Posts made by TS79 | XCP-ng and XO forum

TS79

@yzgulec as people have rightly said above, no hard and fast rule. But when it comes to sizing compute for mixed workloads (or unknown workloads) I have used a 1:4 (pCPU:vCPU) contention ratio.

I also try and size 2GB of memory per vCPU (so 8GB RAM per pCPU), and with this 'rough guide' I find that my CPU and memory consumption scale nicely.

Obviously it gets difficult when someone has a workload that needs very low CPU but high memory (e.g. I've seen a 2-core VM with 64GB memory) and conversely high CPU and low relative memory (e.g. 8-core VM with 4GB RAM)... but these are typically exceptions.

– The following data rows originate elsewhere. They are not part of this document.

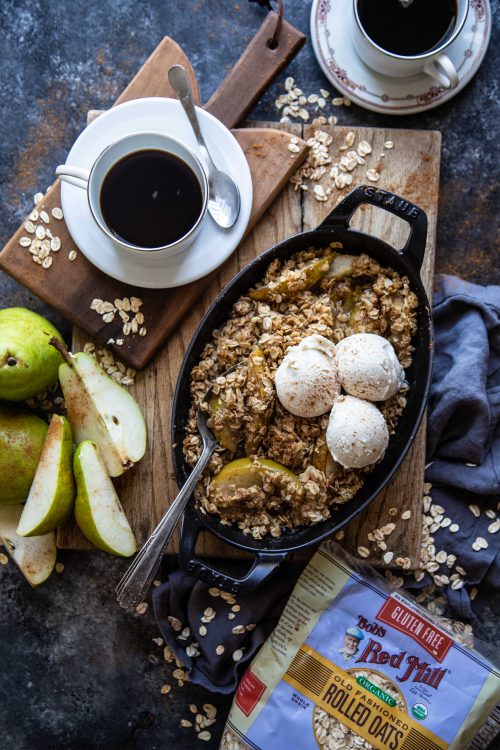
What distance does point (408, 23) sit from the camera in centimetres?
149

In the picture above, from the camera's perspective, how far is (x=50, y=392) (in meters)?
1.64

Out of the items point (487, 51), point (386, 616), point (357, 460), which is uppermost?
point (487, 51)

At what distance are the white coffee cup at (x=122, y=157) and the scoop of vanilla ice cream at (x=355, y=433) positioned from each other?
0.45 m

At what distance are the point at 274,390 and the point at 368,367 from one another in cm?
19

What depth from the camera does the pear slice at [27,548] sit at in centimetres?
161

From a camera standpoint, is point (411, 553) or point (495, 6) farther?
point (495, 6)

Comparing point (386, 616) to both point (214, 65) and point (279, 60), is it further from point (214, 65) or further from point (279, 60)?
point (214, 65)

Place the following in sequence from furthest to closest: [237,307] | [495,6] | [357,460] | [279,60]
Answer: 1. [495,6]
2. [279,60]
3. [237,307]
4. [357,460]

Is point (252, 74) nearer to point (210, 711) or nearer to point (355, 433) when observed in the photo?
point (355, 433)

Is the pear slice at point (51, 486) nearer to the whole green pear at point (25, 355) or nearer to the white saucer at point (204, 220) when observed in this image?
the whole green pear at point (25, 355)

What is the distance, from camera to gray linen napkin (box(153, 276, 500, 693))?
62.3 inches

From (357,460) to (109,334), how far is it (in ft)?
2.02

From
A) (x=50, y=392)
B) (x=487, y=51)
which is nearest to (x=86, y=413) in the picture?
(x=50, y=392)

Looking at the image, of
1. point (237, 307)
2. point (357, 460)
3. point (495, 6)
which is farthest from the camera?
point (495, 6)
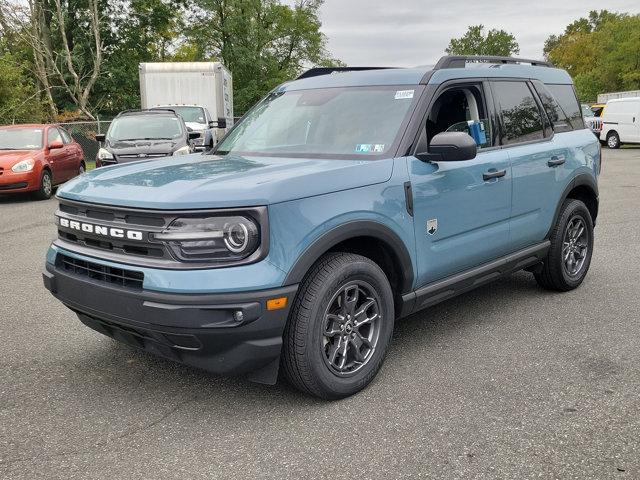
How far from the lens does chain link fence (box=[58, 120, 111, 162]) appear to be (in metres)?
25.1

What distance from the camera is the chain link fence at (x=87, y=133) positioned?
2514 cm

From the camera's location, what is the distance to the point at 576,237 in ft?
18.1

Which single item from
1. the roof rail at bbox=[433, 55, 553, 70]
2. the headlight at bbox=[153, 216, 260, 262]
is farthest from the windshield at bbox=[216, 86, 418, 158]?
the headlight at bbox=[153, 216, 260, 262]

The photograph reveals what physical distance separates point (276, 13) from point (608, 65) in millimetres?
33828

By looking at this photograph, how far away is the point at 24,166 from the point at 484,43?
96.4 metres

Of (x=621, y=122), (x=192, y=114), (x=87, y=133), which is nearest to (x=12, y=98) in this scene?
(x=87, y=133)

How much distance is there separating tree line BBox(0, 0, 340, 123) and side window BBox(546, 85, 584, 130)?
21712 mm

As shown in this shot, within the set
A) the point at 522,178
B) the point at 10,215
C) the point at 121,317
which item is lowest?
the point at 10,215

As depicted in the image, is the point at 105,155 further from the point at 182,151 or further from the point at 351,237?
the point at 351,237

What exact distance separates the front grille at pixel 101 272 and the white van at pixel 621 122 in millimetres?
24866

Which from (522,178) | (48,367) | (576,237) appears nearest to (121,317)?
(48,367)

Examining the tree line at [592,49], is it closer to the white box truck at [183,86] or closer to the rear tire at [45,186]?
the white box truck at [183,86]

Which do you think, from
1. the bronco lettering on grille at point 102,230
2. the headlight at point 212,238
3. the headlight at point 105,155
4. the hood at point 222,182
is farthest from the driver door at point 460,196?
the headlight at point 105,155

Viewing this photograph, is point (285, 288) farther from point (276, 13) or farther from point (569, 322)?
point (276, 13)
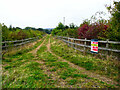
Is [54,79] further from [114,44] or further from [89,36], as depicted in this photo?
[89,36]

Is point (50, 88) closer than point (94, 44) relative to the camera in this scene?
Yes

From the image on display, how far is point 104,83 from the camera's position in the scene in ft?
11.8

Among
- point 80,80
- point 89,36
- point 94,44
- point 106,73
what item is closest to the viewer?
point 80,80

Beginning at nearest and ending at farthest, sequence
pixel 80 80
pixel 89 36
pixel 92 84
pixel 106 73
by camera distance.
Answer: pixel 92 84 → pixel 80 80 → pixel 106 73 → pixel 89 36

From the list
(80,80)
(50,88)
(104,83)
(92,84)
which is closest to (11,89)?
(50,88)

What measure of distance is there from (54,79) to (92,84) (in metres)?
1.58

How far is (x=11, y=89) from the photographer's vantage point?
321 cm

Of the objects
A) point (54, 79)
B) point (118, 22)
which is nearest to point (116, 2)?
point (118, 22)

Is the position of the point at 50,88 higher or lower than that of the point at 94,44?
lower

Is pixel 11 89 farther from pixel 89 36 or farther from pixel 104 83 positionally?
pixel 89 36

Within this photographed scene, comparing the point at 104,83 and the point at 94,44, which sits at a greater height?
the point at 94,44

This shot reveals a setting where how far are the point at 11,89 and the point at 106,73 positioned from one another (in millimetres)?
4261

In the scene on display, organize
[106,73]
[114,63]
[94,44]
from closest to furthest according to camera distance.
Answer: [106,73] → [114,63] → [94,44]

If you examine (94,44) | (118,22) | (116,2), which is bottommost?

Please share your decisions and build configs here, I'd be interested to see how it worked out in terms of compute:memory, costs, etc.

TS79

@archw

Hi. The only input I have is around your first question.

When anything stores multiple smaller files (especially thousands of files per GB of data), you will have filesystem overhead on your storage device (backup target) and 'wasted space'. This could mean that a lot of additional capacity will be used up, and if you're already near capacity, that problem could scale up to where it becomes a big problem.

As a dumbed-down version using round numbers, for example:

on a filesystem with 4K block size, a 1-byte file (e.g. a TXT file with the letter "a" in it) will consume 4K of disk capacity.
If you scale this up to a thousand files, you are consuming 4,000,000 bytes of disk capacity, with only 1,000 bytes of data.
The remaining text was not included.